Au cours des millénaires, la Chine n'a jamais été une grande puissance maritime, malgré quelques expéditions au XVe siècle et l'invention de la boussole. La faute aux nombreuses menaces de ses voisins mongoles, qui ont forcé l'Empire chinois à renforcer ses frontières au nord et au nord-ouest. Dès lors, elle fut considérée comme une puissance terrestre. Cependant, la donne a changé. À l'heure de la mondialisation, l'économie chinoise est devenue dépendante du commerce maritime et du pétrole qui y transite. Une dépendance que Pékin ne peut plus accepter. Ces dix dernières années, une théorie appelée « le collier de perles » est apparue. Ce terme suggère que la Chine cherche à renforcer son rayonnement international en développant un certain nombre de ports commerciaux à travers l’océan Indien. Un moyen comme un autre pour gagner en influence et en puissance.

Chittagong au Bangladesh, Gwadar au Pakistan, Sittwe en Birmanie, Hambantota au Sri Lanka ou encore Raijin en Corée du Nord sont autant des villes portuaires que d'emplacements stratégiques pour Pékin. Depuis quelques années, la Chine a investi ces lieux en y construisant des bases navales et militaires afin de faciliter les opérations navales chinoises, tout en sécurisant la route maritime qui relie la Chine aux ressources pétrolières du Golfe persique. En tant que puissance montante, l'Empire du Milieu doit être capable de se projeter rapidement à travers tout l'océan Indien et ainsi renforcer son influence en Asie. Réactivité et sécurité sont de mise.

En l'espace de dix ans, la consommation énergétique chinoise a doublé et la demande devrait de nouveau doubler dans les prochaines années. La sécurisation des lignes de communication maritimes apparaît donc comme vitale pour l'économie chinoise. Plusieurs axes sont privilégiés comme le détroit de Malacca, qui est l’un des détroits les plus importants au monde avec 25 % du commerce global. La Chine en est le principal utilisateur avec 60 % de ses importations en pétrole qui y transitent.
Problème : c'est aussi un haut lieu de la piraterie. La ville portuaire qui a le plus d'importance n'est autre que Gwadar au Pakistan. Proche du détroit d'Ormuz, tous les pétroliers provenant du bassin persique à direction de l'Asie passent par ce détroit et donc devant Gwadar. La Chine y finance le port à 85 %. L'intérêt croissant de la Chine pour des ports dans la région témoigne aussi de son ambition militaire. Le ministre indien de la Défense, A.K. Antony, s'est dit récemment « préoccupé » par la décision du Pakistan de transférer la gestion de Gwadar à la Chine.

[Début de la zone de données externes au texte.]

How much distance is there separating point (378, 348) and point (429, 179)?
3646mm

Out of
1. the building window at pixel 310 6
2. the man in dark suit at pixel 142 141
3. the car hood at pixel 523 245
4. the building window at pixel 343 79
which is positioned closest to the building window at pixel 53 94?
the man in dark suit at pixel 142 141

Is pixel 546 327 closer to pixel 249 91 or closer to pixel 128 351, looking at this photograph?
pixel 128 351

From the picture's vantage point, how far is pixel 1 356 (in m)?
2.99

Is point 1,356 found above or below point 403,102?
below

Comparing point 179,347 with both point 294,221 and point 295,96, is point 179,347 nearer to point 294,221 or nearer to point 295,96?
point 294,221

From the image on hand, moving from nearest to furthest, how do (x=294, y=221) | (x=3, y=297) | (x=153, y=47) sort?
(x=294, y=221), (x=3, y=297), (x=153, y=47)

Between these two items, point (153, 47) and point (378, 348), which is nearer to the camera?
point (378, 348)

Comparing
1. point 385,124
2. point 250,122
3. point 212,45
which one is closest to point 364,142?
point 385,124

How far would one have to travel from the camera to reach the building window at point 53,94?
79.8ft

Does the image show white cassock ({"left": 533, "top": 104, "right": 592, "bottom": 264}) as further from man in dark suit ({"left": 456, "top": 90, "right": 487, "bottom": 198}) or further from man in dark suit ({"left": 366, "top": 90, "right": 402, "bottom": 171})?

Cet aspect militaire devient de plus en plus important au vu du nombre d'îles revendiquées par le gouvernement de Xi Jinping, qui sont nombreuses dans la région. Pékin revendique ainsi sa souveraineté sur environ 3,2 millions km². Il justifie le droit de la Chine à défendre ses revendications de souveraineté sur sa Zone économique exclusive (ZEE) et toutes les ressources qui s'y trouvent. « La Chine doit non seulement se préparer à défendre ses intérêts maritimes régionaux et ses routes maritimes, mais elle doit aussi être capable de venir en aide à ses ressortissants et les évacuer le cas échéant », a déclaré Hu Jintao.

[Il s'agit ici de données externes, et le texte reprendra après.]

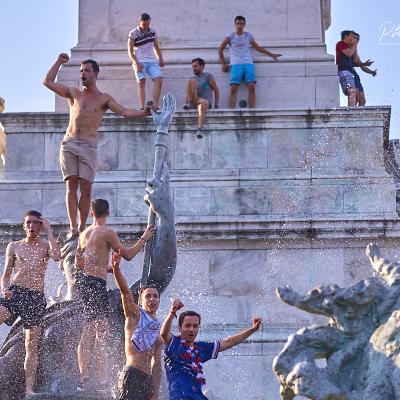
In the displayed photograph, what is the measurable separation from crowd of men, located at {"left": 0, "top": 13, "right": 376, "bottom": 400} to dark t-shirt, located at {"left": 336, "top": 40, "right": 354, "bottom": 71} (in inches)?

L'Europe également concernée

L'Empire du Milieu s’intéresse également à l'Europe. Le Pirée, Le Havre et plus récemment l'Islande. La République populaire de Chine est dans l'optique d'y construire un port permettant un aiguillage des navires chinois vers l'Europe, lorsque le réchauffement climatique permettra la navigation à travers le détroit de Béring. Un gain de temps considérable puisque la distance entre les ports de Shanghai et de Hambourg ne serait que de 6 400 km.

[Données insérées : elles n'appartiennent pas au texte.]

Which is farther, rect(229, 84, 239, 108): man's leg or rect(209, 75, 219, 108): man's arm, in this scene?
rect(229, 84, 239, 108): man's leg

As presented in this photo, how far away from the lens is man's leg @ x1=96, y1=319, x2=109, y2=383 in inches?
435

La Chine met en place un réseau commercial en Europe afin d’accélérer les échanges commerciaux entre l'Orient et l'Occident, à moindre coût. Contrairement à l'Asie, les pays européens ont pour la plupart des infrastructures de qualité et sont rentables au vu de la crise économique.

L'acquisition du port du Pirée en Grèce en est un parfait exemple. La Chine a signé un accord qui prévoit la cession du port par le gouvernement grec au groupe chinois Cosco Pacific Ltd, pour une durée de 35 ans. Pékin veut en faire le premier port marchand du Vieux Continent, devant Rotterdam. La position stratégique du port du Pirée, proche du Bosphore, en fait également une voie d’accès sur les pays de la Mer noire, l’Asie centrale et la Russie. Une ouverture parfaite pour entrer dans le marché européen. Investissements dans les dettes publiques, rachats d'actifs stratégiques vendus au rabais en Grèce, en Irlande, en Espagne et dans d’autres pays européens en difficulté... La Chine a lancé une offensive rapide sur l'Europe avec des ambitions commerciales, mais aussi géopolitiques.

Une trente-troisième année sans récession, une croissance économique de 10 % par an depuis deux décennies, un chômage qui recule, l'Empire du Milieu avance. D'ici quelques années, la Chine devrait devenir la première puissance mondiale. Dès lors, qui pourra l’arrêter ?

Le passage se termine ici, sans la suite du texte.